Die Aphorismen zur Lebensweisheit sind grossartig! Sie enthalten tiefsinniges, wie die Betrachtung der Lebensalter, aber auch ganz praktische Ratschläge für den Alltag. Wie etwa diesen hier: «Der Morgen ist die Jugend des Tages: Alles ist heiter, frisch und leicht: wir fühlen uns kräftig und haben alle unsere Fähigkeiten zu völliger Disposition. Man soll ihn nicht durch spätes Aufstehen verkürzen…»
Die Sprüche Salomos (Sprichwörter)
Im alten Testament finden wir eine Sammlung alter jüdischer Weisheiten, ungeordnet, teils sich wiederholend, in jedem Fall aber hochinteressant. Und alle Aspekte des Lebens kommen zur Sprache. Besonders beliebt ist der letzte Abschnitt, der die Tugenden der Frau lobt!
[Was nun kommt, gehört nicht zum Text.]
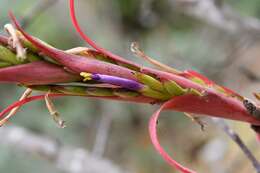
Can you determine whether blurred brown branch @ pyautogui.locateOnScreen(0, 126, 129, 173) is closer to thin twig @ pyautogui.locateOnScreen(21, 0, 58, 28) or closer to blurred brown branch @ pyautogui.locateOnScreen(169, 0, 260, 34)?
thin twig @ pyautogui.locateOnScreen(21, 0, 58, 28)

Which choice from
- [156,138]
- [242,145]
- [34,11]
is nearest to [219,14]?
[34,11]

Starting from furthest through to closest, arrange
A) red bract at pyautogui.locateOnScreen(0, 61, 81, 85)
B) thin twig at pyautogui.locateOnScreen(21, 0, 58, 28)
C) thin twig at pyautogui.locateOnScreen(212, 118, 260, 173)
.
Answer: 1. thin twig at pyautogui.locateOnScreen(21, 0, 58, 28)
2. thin twig at pyautogui.locateOnScreen(212, 118, 260, 173)
3. red bract at pyautogui.locateOnScreen(0, 61, 81, 85)

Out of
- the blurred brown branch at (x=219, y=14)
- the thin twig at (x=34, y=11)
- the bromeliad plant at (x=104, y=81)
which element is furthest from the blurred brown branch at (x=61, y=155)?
the bromeliad plant at (x=104, y=81)

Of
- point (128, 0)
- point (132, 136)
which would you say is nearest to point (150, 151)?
point (132, 136)

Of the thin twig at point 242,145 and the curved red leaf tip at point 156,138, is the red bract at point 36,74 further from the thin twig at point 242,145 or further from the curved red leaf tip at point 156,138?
the thin twig at point 242,145

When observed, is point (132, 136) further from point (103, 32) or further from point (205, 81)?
point (205, 81)

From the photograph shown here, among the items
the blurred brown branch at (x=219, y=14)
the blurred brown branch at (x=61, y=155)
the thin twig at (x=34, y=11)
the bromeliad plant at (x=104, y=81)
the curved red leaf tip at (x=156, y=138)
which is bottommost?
the blurred brown branch at (x=61, y=155)

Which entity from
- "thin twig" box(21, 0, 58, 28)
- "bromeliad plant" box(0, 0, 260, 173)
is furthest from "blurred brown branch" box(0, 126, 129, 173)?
"bromeliad plant" box(0, 0, 260, 173)
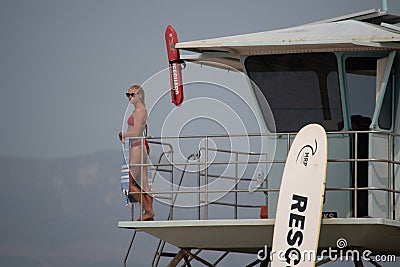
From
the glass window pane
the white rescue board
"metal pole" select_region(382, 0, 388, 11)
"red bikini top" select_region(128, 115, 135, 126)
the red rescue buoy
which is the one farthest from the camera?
"metal pole" select_region(382, 0, 388, 11)

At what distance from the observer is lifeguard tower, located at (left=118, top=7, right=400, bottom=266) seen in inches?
900

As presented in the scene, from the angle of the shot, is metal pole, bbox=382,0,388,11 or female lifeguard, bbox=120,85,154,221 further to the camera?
metal pole, bbox=382,0,388,11

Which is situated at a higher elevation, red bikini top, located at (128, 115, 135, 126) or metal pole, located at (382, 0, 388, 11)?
metal pole, located at (382, 0, 388, 11)

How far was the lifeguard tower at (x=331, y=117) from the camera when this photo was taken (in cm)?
2286

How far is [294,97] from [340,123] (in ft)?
2.82

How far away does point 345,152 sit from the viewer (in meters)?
23.2

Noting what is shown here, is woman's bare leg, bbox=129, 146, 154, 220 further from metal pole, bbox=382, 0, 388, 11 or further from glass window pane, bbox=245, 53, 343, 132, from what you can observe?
metal pole, bbox=382, 0, 388, 11

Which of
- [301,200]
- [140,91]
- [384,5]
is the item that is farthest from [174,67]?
[384,5]

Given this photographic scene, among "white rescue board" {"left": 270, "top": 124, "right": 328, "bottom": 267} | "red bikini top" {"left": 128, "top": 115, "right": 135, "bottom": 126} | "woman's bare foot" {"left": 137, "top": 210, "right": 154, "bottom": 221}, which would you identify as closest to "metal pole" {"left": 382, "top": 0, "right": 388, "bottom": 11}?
"white rescue board" {"left": 270, "top": 124, "right": 328, "bottom": 267}

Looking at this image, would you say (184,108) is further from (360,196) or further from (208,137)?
(360,196)

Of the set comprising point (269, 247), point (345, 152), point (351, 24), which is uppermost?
point (351, 24)

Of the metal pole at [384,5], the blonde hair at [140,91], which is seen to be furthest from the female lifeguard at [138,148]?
the metal pole at [384,5]

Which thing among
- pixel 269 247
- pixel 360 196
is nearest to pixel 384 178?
pixel 360 196

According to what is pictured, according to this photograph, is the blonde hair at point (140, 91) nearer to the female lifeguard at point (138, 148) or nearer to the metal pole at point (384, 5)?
the female lifeguard at point (138, 148)
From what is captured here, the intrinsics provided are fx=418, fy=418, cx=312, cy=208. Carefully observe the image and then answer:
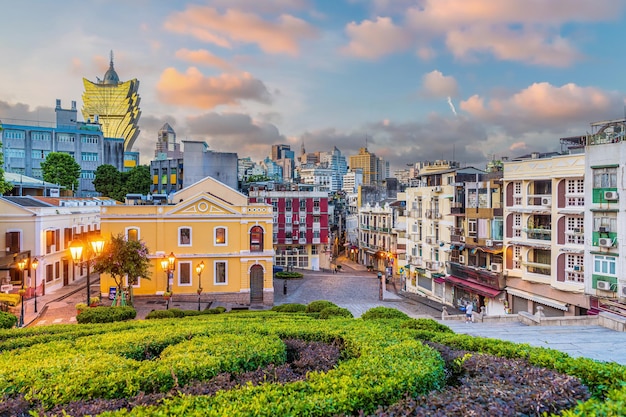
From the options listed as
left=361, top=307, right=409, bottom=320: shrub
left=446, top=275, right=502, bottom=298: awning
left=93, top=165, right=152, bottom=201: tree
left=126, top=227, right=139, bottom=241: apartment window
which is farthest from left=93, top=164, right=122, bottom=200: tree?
left=361, top=307, right=409, bottom=320: shrub

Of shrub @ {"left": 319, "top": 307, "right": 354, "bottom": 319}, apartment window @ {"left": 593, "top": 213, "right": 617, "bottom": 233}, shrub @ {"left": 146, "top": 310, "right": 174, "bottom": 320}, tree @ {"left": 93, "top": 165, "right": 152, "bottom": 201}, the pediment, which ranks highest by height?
tree @ {"left": 93, "top": 165, "right": 152, "bottom": 201}

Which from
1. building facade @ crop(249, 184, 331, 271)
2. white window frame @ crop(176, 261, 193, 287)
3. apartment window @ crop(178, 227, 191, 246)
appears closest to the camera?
white window frame @ crop(176, 261, 193, 287)

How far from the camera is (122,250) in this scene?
23.1 meters

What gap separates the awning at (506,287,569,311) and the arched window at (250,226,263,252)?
61.1 ft

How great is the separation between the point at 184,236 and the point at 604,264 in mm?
27455

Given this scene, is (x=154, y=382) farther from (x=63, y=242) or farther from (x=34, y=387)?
(x=63, y=242)

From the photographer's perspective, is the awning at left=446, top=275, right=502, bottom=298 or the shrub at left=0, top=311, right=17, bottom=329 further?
the awning at left=446, top=275, right=502, bottom=298

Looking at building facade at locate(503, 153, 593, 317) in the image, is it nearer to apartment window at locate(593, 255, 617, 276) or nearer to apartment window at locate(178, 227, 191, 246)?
apartment window at locate(593, 255, 617, 276)

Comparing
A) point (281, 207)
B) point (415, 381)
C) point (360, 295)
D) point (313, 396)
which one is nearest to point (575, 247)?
point (360, 295)

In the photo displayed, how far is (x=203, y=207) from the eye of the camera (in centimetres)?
3198

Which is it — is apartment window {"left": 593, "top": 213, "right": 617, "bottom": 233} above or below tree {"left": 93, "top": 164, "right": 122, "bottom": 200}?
below

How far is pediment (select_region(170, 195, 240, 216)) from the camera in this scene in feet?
104

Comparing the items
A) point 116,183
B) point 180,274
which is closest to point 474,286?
point 180,274

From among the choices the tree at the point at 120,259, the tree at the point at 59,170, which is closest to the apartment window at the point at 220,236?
the tree at the point at 120,259
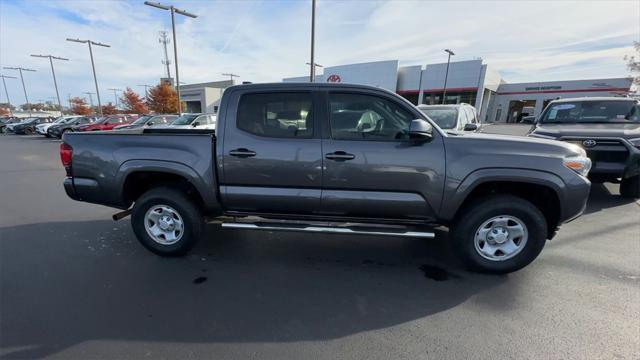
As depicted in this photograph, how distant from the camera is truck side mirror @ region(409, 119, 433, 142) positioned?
112 inches

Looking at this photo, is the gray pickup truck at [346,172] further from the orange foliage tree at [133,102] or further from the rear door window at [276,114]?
the orange foliage tree at [133,102]

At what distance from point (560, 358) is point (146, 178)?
4.33 meters

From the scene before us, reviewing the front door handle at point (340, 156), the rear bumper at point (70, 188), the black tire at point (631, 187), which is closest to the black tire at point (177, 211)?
the rear bumper at point (70, 188)

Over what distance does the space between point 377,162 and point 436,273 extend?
4.59ft

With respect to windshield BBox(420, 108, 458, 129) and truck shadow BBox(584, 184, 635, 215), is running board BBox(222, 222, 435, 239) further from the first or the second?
windshield BBox(420, 108, 458, 129)

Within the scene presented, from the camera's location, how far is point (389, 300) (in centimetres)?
279

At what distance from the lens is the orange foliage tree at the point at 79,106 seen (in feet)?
223

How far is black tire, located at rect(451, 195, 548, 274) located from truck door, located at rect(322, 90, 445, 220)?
0.38 meters

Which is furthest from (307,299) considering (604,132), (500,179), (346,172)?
(604,132)

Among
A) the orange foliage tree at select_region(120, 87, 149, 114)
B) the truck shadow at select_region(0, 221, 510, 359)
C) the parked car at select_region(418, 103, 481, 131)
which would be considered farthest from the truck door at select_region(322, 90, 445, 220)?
the orange foliage tree at select_region(120, 87, 149, 114)

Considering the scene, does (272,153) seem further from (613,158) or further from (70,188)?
(613,158)

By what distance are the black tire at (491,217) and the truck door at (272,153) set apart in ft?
5.16

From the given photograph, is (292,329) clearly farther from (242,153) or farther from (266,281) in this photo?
(242,153)

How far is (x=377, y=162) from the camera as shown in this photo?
3.07 m
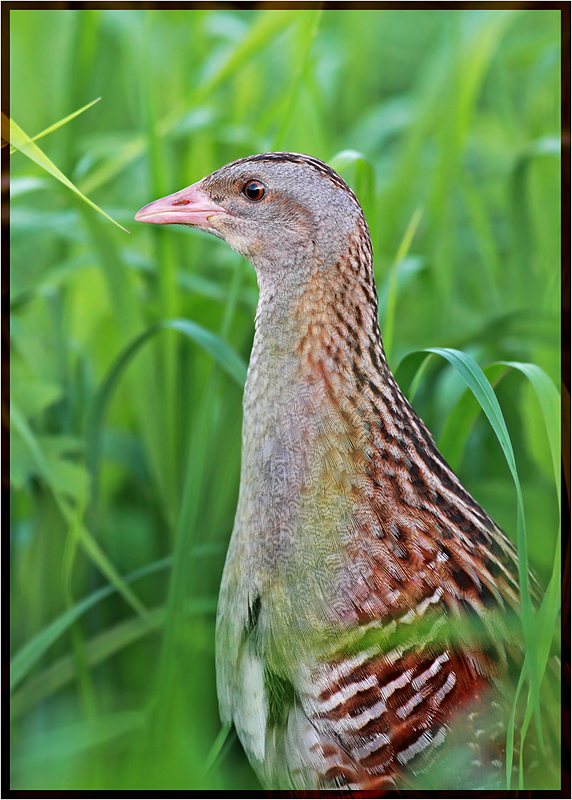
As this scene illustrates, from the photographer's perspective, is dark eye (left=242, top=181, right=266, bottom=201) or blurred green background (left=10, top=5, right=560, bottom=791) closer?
dark eye (left=242, top=181, right=266, bottom=201)

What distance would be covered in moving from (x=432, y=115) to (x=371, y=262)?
1.04m

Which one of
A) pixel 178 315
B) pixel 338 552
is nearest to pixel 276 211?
pixel 338 552

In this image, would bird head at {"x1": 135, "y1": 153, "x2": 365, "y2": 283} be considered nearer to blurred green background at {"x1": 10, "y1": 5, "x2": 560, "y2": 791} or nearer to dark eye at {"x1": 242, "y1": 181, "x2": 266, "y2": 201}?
dark eye at {"x1": 242, "y1": 181, "x2": 266, "y2": 201}

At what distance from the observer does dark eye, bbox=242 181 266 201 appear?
109cm

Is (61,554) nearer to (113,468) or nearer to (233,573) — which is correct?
(113,468)

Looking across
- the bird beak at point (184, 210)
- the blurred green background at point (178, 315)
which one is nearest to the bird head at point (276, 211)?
the bird beak at point (184, 210)

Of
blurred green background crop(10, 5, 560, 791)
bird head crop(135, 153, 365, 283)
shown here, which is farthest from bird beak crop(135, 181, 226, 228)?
blurred green background crop(10, 5, 560, 791)

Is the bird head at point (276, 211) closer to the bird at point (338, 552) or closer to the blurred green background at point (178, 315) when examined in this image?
the bird at point (338, 552)

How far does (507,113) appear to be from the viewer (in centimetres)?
211

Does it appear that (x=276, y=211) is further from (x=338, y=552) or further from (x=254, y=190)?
(x=338, y=552)

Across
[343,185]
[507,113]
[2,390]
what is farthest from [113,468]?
[507,113]

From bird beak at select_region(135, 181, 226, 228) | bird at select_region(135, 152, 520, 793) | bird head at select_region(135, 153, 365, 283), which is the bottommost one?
bird at select_region(135, 152, 520, 793)

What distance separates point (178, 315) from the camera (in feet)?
5.55

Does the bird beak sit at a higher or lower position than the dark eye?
higher
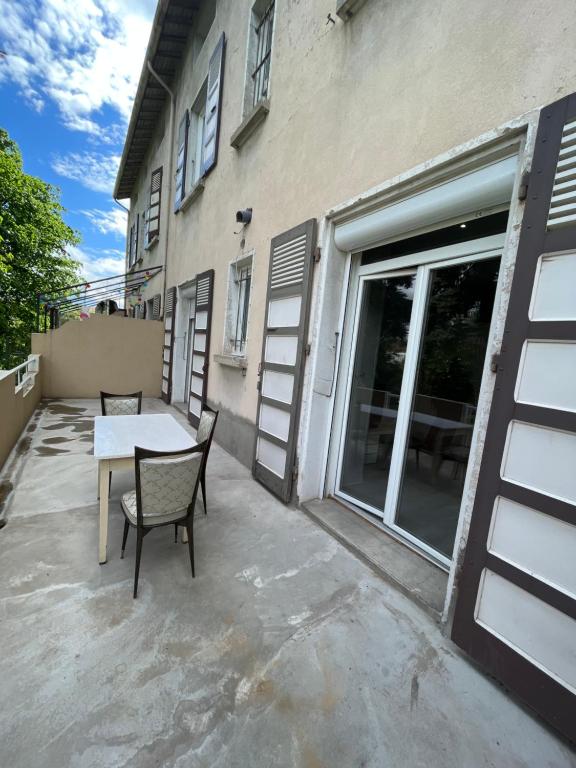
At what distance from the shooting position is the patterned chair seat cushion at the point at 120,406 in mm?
3537

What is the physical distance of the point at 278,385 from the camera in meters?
3.29

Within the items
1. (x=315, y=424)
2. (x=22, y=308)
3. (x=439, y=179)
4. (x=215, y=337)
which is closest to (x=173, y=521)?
(x=315, y=424)

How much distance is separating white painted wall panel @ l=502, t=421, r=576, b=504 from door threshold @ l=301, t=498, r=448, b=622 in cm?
94

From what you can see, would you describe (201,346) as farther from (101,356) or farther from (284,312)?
(101,356)

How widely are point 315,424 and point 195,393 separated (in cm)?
328

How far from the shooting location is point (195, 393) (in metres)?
5.71

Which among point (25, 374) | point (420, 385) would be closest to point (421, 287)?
point (420, 385)

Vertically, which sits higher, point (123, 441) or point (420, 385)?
point (420, 385)

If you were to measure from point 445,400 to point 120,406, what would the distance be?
3117 millimetres

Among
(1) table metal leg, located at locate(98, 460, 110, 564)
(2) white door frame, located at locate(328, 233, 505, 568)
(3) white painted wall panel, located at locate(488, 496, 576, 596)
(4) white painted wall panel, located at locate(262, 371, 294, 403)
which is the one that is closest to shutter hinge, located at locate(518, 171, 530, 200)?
(2) white door frame, located at locate(328, 233, 505, 568)

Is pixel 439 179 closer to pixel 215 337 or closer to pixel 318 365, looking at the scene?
pixel 318 365

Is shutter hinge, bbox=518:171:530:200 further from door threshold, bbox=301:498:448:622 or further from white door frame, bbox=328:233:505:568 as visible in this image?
door threshold, bbox=301:498:448:622

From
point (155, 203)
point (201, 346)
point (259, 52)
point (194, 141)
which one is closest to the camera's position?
point (259, 52)

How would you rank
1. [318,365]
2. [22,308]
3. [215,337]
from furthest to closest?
[22,308]
[215,337]
[318,365]
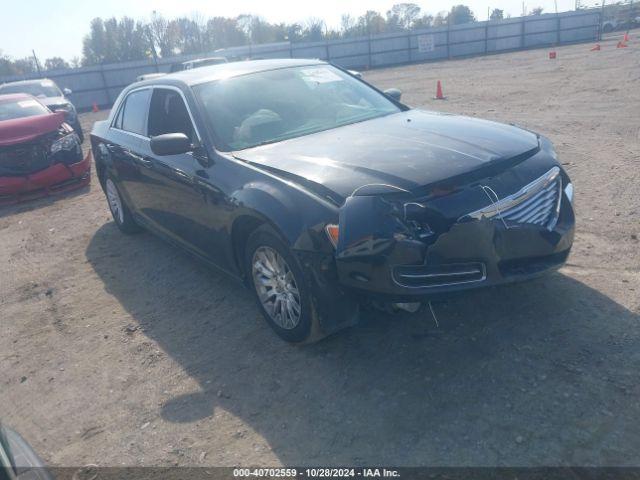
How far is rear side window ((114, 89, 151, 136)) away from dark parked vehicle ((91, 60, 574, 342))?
29cm

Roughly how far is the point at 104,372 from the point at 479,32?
39.3 meters

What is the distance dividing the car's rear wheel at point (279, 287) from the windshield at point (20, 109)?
865 cm

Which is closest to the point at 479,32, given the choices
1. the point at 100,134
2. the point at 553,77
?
the point at 553,77

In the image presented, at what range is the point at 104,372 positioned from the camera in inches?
158

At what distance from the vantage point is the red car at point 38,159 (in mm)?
9219

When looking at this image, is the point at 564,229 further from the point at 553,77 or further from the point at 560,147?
the point at 553,77

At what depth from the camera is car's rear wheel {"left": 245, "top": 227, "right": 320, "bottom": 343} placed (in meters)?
3.54

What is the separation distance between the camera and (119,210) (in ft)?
22.3

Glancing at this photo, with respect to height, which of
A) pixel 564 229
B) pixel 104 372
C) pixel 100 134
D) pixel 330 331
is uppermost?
pixel 100 134

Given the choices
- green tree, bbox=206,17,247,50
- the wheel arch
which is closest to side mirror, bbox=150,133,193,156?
the wheel arch

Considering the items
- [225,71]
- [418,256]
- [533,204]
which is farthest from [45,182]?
[533,204]

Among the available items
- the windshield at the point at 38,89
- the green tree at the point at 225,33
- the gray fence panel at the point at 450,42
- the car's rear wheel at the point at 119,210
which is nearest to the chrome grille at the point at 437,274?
the car's rear wheel at the point at 119,210

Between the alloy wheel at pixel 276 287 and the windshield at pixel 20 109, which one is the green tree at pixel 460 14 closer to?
the windshield at pixel 20 109

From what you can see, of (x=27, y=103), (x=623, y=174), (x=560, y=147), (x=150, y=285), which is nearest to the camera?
(x=150, y=285)
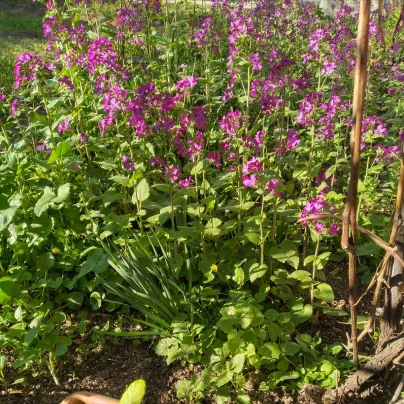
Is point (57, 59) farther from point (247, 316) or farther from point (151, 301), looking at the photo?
point (247, 316)

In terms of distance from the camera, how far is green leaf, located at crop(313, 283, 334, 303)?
2.10m

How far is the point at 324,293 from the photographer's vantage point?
2121 mm

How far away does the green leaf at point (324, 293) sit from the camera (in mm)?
2096

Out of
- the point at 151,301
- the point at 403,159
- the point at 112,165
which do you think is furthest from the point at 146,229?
the point at 403,159

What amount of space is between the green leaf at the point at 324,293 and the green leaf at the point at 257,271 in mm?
239

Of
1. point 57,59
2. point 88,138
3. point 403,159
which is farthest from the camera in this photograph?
point 57,59

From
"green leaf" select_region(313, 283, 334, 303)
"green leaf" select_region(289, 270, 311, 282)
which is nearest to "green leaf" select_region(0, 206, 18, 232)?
"green leaf" select_region(289, 270, 311, 282)

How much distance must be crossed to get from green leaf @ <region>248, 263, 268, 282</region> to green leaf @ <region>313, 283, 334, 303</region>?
0.24 meters

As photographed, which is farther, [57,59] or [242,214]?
[57,59]

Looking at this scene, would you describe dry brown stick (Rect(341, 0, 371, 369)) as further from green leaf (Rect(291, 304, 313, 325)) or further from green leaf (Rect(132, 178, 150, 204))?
green leaf (Rect(132, 178, 150, 204))

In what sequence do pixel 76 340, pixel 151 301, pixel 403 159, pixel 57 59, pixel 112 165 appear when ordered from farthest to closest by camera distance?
pixel 57 59 < pixel 112 165 < pixel 76 340 < pixel 151 301 < pixel 403 159

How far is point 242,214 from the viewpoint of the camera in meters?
2.51

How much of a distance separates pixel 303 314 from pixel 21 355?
1159 mm

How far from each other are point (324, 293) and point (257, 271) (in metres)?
0.31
Der wichtigste Spruch aber steht aber ganz am Beginn, im siebten Vers: «Die Furcht des Herrn ist der Anfang der Erkenntnis.» Jakobus, der Bruder von Jesus, muss diesen Spruch gekannt haben. Denn in seinem Brief gibt er denjenigen, die nach Weisheit streben, diesen Rat: Bittet Gott darum, denn er gibt gerne! Nur eines darf man laut Jakobus nicht: Zweifeln.
Aber zurück zu den Sprüchen. Wer sie liest, sollte nicht zuviele auf einmal vornehmen. Am meisten Gewinn dürften diejenigen haben, die regelmässig ein paar der Verse auf ein Blatt Papier schreiben und dieses im Verlauf eines Tages immer wieder hervorholen. Dann kann sich erfüllen, was die Sprüche prophezeien: «Weisheit wird in dein Herz eingehen, und Erkenntnis wird deiner Seele lieblich sein. Besonnenheit wird dich bewahren, und Einsicht dich behüten.»
Verwendet Quellen: Epikur, Von der Überwindung der Furcht, dtv/Artemis. Epiktet, Handbüchlein der Moral, Diogenes Verlag. Baltasar Graciàn, Hand-Orakel und Kunst der Weltklugheit. Arthur Schopenhauer, Werke in fünf Bänden, Haffmans Ausgabe. Luther Bibel, Fassung von 1984.